A Huntley neighborhood leader accuses Grafton Township Supervisor Linda Moore of playing a cruel version of "finders keepers" when it comes to more than $1,000 mistakenly donated to the township food pantry, money she has yet to return.
But Moore says she can't give anything back until she has proof the donors want their money returned. Either way, on Feb. 14, the Grafton Township Board is scheduled to take a vote on returning the money to the donors.
Gerald LaBonte, an elected representative for Neighborhood 12 within the Sun City retirement community, brought the issue to the board after he said Moore spent two months stonewalling him. The money, he says, was meant for the Grafton Food Pantry, not the food pantry Moore runs.
"I turned to the board of trustees as a last resort," LaBonte said. "The supervisor won't give us the money back."
Meanwhile, Moore accuses LaBonte of starting a political witch hunt perfectly timed for the upcoming primary — two other Republicans are running against her.
"The township received a donation to support our food pantry here last year from them, so about three months later, he brings it to my attention, despite the fact that he never actually made a donation," Moore said. "So how is it possible that this gentleman is asking for a refund when he never made a donation at all?"
Last October, Neighborhood 12 held its annual food drive for the Grafton Food Pantry, a nonprofit organization that's been around since 1989, and raised $1,080.

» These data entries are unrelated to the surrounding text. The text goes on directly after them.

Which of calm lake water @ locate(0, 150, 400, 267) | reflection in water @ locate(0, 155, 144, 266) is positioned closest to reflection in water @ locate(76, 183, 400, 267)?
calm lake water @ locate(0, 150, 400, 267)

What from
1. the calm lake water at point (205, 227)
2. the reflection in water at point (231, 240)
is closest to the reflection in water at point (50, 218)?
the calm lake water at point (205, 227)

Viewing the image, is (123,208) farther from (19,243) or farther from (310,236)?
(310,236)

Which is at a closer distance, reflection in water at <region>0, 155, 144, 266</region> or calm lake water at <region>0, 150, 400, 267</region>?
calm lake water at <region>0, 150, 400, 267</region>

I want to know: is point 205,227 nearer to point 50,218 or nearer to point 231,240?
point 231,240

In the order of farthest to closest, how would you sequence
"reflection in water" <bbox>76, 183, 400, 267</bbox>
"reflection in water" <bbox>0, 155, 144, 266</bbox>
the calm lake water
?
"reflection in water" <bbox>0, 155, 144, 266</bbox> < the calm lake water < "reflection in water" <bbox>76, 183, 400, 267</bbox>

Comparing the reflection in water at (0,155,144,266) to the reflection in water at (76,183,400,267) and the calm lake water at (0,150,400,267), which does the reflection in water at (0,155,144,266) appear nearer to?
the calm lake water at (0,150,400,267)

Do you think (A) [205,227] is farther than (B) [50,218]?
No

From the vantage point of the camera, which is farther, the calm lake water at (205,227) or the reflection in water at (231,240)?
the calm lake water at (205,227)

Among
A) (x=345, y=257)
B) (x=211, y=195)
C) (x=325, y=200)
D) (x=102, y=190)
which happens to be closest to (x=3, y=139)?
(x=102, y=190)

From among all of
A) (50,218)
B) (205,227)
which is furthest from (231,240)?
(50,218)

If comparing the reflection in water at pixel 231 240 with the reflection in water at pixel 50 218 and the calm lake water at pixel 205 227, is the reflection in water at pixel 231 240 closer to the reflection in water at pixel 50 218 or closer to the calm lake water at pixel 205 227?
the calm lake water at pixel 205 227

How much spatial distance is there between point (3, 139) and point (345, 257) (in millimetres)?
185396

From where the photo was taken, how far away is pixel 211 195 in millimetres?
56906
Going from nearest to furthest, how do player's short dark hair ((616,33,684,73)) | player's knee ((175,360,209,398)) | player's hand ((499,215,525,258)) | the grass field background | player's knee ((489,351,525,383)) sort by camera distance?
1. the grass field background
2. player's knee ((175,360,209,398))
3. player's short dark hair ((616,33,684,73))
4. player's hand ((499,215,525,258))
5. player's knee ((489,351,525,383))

Moore operates her own food pantry with a similar name called the Grafton Township Food Pantry. A resident new to the neighborhood delivered the checks to Moore's food pantry, not knowing there were two food pantries in Huntley, LaBonte said.

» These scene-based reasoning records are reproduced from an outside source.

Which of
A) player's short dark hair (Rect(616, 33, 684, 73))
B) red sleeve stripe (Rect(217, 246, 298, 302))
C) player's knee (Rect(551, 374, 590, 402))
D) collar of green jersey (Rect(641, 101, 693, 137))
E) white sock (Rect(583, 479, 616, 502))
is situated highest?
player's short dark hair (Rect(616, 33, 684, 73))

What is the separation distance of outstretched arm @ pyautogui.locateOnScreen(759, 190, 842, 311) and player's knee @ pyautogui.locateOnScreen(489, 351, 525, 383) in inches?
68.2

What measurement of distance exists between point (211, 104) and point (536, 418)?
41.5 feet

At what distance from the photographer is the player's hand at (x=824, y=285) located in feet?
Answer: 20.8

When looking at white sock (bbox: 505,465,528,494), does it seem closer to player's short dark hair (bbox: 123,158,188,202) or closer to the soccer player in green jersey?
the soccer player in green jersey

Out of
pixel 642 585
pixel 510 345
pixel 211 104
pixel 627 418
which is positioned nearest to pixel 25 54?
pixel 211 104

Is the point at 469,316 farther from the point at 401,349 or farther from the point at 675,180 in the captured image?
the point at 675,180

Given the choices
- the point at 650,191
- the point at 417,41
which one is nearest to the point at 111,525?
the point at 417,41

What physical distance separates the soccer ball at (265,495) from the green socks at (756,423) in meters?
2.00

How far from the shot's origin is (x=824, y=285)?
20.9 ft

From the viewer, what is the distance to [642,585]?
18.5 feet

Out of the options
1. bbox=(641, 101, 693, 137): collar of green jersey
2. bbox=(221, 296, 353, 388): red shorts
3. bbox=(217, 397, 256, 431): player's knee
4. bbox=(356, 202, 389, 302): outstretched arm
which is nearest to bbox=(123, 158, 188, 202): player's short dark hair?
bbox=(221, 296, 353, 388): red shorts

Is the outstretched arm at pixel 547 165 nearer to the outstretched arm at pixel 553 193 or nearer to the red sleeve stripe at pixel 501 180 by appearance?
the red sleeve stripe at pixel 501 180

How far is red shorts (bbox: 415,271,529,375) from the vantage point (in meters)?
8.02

LaBonte, who says this has nothing to do with politics, connected with Moore a days later to ask for the money's return so it could be given to the other food pantry.
Moore's response was that the checks were already cashed and the money would not be returned, LaBonte said.

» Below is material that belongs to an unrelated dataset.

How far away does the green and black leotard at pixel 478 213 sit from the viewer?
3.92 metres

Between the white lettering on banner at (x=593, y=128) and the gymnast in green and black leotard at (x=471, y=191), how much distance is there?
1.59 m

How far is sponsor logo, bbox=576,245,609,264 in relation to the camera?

"It's a matter of ethics," he said. "If I get money by mistake, do I say, 'Finders keepers, losers weepers?'"
When LaBonte kept trying to contact Moore, she referred him to her attorney, who in a letter to LaBonte, said the donors had to present proof in the form of a letter, a canceled check and a request to pay the money to the Grafton Food Pantry because the donation was made in error. That would allow the township to make sure the claims were legitimate.
"I have to get verification in writing to ensure that the people actually do want a refund," Moore said.
"As the person in charge of the township finances, I have to be able to present to the board documentation if I expect them to approve a payment."
In the end, LaBonte, who was able to stop payment on his own $75 check, accounted for 14 checks that totaled $640.
That's the money LaBonte wants returned — Moore can have the rest for the inconvenience, he said.
But Township Trustee Barb Murphy said it isn't right LaBonte has to go through so much get the money back, when Moore can end the drama now.
"She knew about it for two meetings before this man even came," Murphy said. "I don't think it's right that they have to jump through all these hoops and go through this nonsense."